◆ **Work order**: Carry on the passage about repealing the income support bonus and the schoolkids bonus, picking up right after its last paragraph.

◆ **Document segment**:
--

Repeal of the income support bonus

Application

2.106           The repeal of the ISB applies to new instalments of the bonus after Schedule 8 commences .

Savings

2.107        The law with respect to the ISB is preserved in relation to payments of the ISB to individuals who were entitled to payment in relation to the period prior to the repeal for ISB payments made before, on or after the commencement of the amendments.  Parts of the social security law relating to a person’s qualification for the ISB in force prior to the commencement of the amendments continue to apply in relation to that qualification.  [Schedule 8, subitems 26(1),(2) and (6)]

2.108           The provisions of the ITAA 1997 which relate to the ISB also continue to operate in respect of payments made to recipients before, on or after the commencement of the amendments to those provisions.  [Schedule 8, subitems 26(3) to (5)]

Repeal of the schoolkids bonus

Application

2.109           The repeal of the SKB applies to new instalments of the bonus after Schedule 9 commences.

--

◆ **Information**:

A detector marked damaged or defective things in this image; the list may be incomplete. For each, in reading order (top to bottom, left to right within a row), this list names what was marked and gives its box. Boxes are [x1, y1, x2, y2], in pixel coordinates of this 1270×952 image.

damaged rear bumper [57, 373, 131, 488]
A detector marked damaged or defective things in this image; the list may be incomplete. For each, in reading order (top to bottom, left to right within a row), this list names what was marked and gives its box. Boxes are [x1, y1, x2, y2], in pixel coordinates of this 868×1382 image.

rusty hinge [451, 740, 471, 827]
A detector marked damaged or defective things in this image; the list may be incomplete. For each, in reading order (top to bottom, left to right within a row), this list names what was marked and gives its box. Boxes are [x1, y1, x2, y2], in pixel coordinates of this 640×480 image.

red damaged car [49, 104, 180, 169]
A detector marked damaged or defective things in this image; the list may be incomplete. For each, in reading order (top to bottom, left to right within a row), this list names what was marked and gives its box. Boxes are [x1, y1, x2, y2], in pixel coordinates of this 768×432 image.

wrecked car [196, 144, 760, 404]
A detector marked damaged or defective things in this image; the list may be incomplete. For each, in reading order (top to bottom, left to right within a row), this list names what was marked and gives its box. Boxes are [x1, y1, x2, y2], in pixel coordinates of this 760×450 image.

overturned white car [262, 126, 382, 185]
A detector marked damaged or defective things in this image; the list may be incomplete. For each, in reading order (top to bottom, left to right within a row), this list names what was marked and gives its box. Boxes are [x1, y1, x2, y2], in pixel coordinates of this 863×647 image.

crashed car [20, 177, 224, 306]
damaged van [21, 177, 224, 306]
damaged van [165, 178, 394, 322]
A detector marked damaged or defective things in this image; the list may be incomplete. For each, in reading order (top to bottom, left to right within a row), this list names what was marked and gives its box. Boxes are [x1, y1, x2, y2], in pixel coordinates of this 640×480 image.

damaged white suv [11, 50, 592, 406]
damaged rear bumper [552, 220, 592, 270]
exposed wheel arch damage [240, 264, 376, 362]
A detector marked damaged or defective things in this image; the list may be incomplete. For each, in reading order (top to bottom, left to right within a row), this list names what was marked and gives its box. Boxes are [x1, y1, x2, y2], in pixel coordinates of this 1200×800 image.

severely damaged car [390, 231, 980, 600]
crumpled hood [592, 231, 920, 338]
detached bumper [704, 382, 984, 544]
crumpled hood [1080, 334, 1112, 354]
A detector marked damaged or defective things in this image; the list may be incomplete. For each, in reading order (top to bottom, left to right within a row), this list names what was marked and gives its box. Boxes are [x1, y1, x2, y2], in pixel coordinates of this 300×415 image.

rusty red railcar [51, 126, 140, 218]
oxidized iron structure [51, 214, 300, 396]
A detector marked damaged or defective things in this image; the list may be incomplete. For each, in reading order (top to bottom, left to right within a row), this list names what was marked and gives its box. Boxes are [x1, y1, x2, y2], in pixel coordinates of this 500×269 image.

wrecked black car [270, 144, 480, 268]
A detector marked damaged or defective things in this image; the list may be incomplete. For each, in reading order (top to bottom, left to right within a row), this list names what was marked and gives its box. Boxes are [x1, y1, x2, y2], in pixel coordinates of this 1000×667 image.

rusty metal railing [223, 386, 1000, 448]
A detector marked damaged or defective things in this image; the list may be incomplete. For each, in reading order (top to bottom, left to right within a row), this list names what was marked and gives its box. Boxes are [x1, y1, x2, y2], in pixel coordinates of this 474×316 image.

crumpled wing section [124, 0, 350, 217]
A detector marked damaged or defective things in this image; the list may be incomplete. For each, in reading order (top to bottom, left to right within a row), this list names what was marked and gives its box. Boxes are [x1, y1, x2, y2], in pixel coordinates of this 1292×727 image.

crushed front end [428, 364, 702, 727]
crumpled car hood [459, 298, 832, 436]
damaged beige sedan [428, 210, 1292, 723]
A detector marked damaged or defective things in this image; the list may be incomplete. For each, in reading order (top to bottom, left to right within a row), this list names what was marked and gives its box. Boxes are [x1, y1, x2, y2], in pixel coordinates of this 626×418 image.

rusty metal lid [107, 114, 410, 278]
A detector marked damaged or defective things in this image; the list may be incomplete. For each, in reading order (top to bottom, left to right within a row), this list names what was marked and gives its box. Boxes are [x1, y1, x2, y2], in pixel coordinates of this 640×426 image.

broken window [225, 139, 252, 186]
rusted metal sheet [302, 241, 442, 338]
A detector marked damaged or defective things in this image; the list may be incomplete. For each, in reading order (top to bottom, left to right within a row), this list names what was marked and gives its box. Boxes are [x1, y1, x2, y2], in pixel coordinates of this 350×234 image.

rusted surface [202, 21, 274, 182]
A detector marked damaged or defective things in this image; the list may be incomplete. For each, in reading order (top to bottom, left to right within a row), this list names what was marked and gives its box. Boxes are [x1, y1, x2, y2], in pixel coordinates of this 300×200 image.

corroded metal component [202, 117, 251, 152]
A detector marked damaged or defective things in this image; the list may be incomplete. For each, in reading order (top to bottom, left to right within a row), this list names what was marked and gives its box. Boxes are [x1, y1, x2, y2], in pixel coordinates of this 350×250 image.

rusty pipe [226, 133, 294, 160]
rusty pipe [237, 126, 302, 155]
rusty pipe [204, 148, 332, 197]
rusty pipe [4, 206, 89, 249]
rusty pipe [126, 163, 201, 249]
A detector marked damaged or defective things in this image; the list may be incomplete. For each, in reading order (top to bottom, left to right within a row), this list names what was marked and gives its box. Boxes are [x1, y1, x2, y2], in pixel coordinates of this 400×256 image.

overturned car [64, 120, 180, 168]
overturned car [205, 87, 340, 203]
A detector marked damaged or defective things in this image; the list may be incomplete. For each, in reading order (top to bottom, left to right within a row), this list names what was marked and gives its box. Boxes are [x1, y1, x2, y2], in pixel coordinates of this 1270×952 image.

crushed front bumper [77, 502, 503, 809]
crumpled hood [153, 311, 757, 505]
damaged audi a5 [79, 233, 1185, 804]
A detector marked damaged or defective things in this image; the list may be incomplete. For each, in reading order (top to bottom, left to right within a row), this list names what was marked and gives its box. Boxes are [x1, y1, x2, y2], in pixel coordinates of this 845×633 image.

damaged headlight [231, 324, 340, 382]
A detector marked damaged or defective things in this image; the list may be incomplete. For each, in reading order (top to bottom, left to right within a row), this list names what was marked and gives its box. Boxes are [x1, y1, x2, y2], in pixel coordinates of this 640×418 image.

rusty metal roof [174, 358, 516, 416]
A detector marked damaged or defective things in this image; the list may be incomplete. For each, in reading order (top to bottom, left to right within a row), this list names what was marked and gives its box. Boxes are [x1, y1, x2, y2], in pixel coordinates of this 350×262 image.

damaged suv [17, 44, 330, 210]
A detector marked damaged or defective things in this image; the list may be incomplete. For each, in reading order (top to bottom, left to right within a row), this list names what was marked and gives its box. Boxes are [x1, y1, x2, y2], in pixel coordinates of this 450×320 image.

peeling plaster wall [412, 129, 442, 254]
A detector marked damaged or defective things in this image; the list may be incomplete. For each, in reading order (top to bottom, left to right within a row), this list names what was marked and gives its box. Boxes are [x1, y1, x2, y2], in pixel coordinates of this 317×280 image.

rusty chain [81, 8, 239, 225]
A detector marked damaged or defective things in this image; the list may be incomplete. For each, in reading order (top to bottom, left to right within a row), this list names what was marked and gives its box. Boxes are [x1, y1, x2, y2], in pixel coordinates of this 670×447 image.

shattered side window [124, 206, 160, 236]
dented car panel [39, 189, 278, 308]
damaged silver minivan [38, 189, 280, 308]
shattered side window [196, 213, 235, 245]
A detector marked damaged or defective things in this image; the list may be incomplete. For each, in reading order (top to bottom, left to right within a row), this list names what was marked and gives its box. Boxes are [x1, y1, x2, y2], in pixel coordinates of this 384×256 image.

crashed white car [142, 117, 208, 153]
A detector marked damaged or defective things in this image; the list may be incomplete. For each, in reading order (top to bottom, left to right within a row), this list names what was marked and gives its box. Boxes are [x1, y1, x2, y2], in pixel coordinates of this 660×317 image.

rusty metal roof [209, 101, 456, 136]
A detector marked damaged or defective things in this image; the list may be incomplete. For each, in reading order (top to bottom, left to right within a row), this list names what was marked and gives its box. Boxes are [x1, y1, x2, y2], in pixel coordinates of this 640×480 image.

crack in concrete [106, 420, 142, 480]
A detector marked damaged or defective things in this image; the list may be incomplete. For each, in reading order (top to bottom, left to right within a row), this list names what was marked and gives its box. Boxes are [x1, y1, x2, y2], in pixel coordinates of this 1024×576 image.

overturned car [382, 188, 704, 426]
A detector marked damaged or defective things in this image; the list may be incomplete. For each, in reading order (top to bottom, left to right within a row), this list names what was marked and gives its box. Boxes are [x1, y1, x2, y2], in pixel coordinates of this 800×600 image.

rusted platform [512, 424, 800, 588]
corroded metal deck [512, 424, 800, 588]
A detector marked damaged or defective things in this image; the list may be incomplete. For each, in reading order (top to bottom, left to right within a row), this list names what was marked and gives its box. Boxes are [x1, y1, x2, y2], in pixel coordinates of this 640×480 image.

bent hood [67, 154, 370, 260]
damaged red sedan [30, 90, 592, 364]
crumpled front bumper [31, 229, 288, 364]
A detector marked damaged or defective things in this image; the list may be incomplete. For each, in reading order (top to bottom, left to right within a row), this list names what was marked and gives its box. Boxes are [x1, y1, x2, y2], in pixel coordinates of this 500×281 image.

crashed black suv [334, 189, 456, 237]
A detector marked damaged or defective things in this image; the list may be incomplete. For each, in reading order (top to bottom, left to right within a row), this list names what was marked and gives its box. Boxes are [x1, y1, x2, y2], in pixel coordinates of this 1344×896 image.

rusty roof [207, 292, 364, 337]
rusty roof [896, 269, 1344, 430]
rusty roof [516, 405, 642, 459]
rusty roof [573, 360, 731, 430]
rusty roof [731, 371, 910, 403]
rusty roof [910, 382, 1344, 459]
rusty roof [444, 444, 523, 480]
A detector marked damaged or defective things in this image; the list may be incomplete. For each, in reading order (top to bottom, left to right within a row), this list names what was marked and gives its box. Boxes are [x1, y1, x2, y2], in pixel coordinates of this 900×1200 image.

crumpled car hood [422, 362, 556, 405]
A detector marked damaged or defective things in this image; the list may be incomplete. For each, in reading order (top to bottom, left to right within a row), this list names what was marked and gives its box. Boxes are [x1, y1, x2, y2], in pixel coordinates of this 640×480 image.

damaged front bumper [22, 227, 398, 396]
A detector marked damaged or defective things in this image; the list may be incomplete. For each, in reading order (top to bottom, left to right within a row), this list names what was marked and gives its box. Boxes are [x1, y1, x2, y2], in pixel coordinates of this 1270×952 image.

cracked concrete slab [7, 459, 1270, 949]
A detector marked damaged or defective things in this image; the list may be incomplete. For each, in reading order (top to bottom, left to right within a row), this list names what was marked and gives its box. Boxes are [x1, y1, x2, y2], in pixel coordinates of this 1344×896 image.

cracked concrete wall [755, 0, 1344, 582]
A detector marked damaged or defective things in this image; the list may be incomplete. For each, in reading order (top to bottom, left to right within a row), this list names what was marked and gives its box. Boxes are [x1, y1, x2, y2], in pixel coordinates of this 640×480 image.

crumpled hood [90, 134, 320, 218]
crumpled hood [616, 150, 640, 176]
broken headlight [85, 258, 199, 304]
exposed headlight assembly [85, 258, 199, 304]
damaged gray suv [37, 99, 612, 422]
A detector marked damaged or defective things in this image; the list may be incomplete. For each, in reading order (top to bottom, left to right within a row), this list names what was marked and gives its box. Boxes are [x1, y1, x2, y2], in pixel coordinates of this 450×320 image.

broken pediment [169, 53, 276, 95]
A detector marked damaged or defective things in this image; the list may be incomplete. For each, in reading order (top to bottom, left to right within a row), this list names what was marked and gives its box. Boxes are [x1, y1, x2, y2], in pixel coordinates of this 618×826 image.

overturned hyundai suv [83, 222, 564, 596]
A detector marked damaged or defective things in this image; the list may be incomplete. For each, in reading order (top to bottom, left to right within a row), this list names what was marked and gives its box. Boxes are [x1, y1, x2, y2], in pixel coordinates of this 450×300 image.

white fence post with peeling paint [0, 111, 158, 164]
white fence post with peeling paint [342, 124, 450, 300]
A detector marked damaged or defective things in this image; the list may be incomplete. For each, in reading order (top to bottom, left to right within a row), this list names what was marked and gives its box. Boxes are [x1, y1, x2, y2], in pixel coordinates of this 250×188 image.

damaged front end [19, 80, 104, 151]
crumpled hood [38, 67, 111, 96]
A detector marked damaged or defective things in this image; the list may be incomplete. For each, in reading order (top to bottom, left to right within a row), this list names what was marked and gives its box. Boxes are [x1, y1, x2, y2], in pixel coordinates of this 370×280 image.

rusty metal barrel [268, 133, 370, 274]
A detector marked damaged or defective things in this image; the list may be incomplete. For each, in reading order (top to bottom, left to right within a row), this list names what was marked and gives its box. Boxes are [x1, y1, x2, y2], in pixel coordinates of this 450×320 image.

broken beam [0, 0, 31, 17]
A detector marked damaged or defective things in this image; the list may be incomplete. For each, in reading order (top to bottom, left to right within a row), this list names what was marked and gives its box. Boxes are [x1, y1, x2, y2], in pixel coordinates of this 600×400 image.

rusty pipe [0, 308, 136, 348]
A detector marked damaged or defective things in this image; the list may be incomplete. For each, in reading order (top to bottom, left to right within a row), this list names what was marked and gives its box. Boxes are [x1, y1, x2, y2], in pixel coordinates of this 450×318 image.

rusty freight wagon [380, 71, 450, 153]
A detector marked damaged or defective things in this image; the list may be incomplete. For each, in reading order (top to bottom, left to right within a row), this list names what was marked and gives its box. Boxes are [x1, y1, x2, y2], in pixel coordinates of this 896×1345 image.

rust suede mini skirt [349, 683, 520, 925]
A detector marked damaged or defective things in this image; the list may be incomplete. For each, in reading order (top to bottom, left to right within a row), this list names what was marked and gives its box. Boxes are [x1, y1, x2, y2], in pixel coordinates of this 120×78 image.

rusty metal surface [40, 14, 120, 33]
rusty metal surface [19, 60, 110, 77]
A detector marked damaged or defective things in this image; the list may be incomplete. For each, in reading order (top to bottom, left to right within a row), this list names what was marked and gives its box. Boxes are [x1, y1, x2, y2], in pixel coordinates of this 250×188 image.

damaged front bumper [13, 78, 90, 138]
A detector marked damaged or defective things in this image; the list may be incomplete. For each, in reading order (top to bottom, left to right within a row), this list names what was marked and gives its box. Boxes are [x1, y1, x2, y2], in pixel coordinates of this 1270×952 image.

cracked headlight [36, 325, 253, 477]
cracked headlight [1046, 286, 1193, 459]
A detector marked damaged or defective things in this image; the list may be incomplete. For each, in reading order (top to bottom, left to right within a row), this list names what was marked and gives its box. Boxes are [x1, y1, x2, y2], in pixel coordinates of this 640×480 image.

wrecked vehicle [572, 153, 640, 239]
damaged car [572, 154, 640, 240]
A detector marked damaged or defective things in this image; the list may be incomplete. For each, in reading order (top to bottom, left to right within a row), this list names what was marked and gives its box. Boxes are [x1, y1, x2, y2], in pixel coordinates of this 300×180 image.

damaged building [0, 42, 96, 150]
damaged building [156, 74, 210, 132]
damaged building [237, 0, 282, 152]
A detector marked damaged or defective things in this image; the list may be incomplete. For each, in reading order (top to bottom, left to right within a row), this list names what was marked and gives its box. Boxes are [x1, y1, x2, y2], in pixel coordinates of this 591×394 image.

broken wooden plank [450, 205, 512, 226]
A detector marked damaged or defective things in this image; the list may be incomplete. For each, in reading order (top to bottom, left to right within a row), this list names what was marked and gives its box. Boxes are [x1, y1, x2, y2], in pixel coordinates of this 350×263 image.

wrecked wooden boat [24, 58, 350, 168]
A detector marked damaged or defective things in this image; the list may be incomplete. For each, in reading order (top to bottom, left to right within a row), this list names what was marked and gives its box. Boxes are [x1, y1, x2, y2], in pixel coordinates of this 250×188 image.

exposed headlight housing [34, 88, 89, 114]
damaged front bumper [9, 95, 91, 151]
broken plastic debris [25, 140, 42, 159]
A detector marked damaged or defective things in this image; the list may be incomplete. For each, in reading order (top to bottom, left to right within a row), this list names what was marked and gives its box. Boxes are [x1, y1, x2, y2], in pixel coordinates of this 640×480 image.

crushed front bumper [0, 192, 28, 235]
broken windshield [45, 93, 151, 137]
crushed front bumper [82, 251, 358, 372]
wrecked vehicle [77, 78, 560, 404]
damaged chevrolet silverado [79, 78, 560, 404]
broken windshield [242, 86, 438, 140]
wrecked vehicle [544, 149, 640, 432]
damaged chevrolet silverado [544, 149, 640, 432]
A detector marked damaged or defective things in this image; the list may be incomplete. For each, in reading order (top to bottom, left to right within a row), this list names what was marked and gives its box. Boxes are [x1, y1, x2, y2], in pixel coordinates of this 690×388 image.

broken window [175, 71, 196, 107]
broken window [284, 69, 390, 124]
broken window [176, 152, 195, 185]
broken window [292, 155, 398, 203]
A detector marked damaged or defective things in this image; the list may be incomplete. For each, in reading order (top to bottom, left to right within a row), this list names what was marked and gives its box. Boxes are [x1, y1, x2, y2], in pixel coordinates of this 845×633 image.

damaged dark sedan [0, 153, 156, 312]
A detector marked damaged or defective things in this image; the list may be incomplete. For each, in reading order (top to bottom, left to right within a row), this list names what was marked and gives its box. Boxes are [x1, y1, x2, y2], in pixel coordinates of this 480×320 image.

--

◆ **Response to this exercise**:
Savings

2.110        The law with respect to the SKB is preserved in relation to individuals who are eligible for SKB on a bonus test day occurring before commencement of the amendments.  This would allow the SKB to be paid after commencement in relation to that eligibility.  [Schedule 9, subitems 24(1) and (4)]

2.111           Provisions of the ITAA 1997 which relate to the SKB also continue to operate in respect of SKB payments made before, on or after commencement.  [Schedule 9, subitem 24(2)]

2.112           Provisions in the Social Security (Administration) Act 1999 providing for the income management of SKB payments are preserved so that any payments made before, on or after commencement are subject to the provisions.  [Schedule 9, subitem 24(3)]



               

Regulation impact statement s

Context

3.1                   The regulation impact statement and supplementary regulation impact statement are included in this explanatory memorandum in the forms in which they were approved and consulted on.  As a result, they do not reflect the impact of subsequent policy or technical changes contained in this « Bill » as a result of the delay in the expected enactment of the measures from when both statements were prepared in the context of the Minerals Resource Rent Tax Repeal and Other Measures « Bill » 2013.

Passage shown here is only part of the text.